Entre mairie, mission locale, association et entreprise, Mohamed Gnabaly n’a même plus le temps de faire un foot avec ses employés. Gare au surmenage, donc. Mais si l’avenir appartient à ceux qui n’ont pas les deux pieds dans le même sabot, alors, il est permis d’espérer en de grandes choses pour notre homme, et pour les projets qu’il mènera. L’un d’eux (et qui n’est pas le moindre) : devenir le premier maire noir d’Île-de-France ! Cette élection a été officialisée aujourd’hui 07 juillet lors du conseil municipal d’investiture, suite à la démission pour cause de volonté de passer le témoin, du maire actuel, Michel Bourgain (EELV, élu en 2001 pour la première fois). Ses premiers mots sont allés à la jeunesse, qui est à la peine dans notre pays : « Je suis ici pour que la palette des possibles s'élargisse pour la jeunesse ! » Et de citer l'un des tubes du rappeur Kery James (signe qu'il n'a pas oublié le jeune qu'il a été -qu'il est ?-, tout premier édile de sa commune fût-il dorénavant) : « Qu'avons-nous fait pour nous-mêmes ? (...) On n'est pas condamnés à l'échec ! » La banlieue est bien un capital, et Mohamed Gnabaly sait faire fructifier le capital ! Tous les espoirs sont permis !

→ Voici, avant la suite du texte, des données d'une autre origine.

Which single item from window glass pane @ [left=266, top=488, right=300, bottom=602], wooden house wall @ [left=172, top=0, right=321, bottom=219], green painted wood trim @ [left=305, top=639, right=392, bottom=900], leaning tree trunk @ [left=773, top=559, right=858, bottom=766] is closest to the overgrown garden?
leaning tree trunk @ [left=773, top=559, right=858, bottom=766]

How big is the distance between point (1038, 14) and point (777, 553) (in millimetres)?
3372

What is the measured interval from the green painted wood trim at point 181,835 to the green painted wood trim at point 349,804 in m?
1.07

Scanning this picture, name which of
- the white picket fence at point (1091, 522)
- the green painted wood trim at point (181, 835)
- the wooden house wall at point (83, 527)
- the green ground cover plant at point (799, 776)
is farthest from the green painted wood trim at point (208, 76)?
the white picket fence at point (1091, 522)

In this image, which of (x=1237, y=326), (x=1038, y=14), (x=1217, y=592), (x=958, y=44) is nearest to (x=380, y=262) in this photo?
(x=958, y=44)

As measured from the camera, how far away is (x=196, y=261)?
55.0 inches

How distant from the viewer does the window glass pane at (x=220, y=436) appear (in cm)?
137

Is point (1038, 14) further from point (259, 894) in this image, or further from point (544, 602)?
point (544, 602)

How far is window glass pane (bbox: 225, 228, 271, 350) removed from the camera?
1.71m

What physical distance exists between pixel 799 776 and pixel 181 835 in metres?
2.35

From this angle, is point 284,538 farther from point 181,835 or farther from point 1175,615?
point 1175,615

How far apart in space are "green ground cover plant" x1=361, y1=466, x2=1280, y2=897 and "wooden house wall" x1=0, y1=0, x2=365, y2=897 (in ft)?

*groupe leader de l’économie sociale et solidaire en France
La Ferme des possibles
Comment rester les pieds sur terre ? En foulant de temps à autre la glaise du futur terrain de maraîchage bio, cette Ferme des possibles de Stains ! Un lopin qui sera mis en culture et exploité avec les méthodes les plus exigeantes : permaculture pour quelques centaines d’arbres fruitiers, basse-cour, marre, espace pédagogique, serre, potager, ruches. A chaque fois avec un mélange de variétés commerciales, rares et anciennes et récupération des eaux de pluie… Le tout, en partenariat avec des acteurs spécialistes : Miel Béton, Halage, Les croqueurs de pommes, Belastoc (pour l’aménagement), et avec des matériaux et ustensiles recyclés et des méthodes de travail traditionnelles quasi non mécanisées. L’idée : « diversifier les produits et ne pas faire dans le volume, mais dans l’éducatif. Ce projet est un concept : créer une filière agroalimentaire urbaine ». Pour le volume, Mohamed Gnabaly compte plutôt travailler avec d'autres producteurs locaux. Au-delà de la distribution, Novaedia devrait donc se développer vers la production (avec aussi l’acquisition d’une cuisine).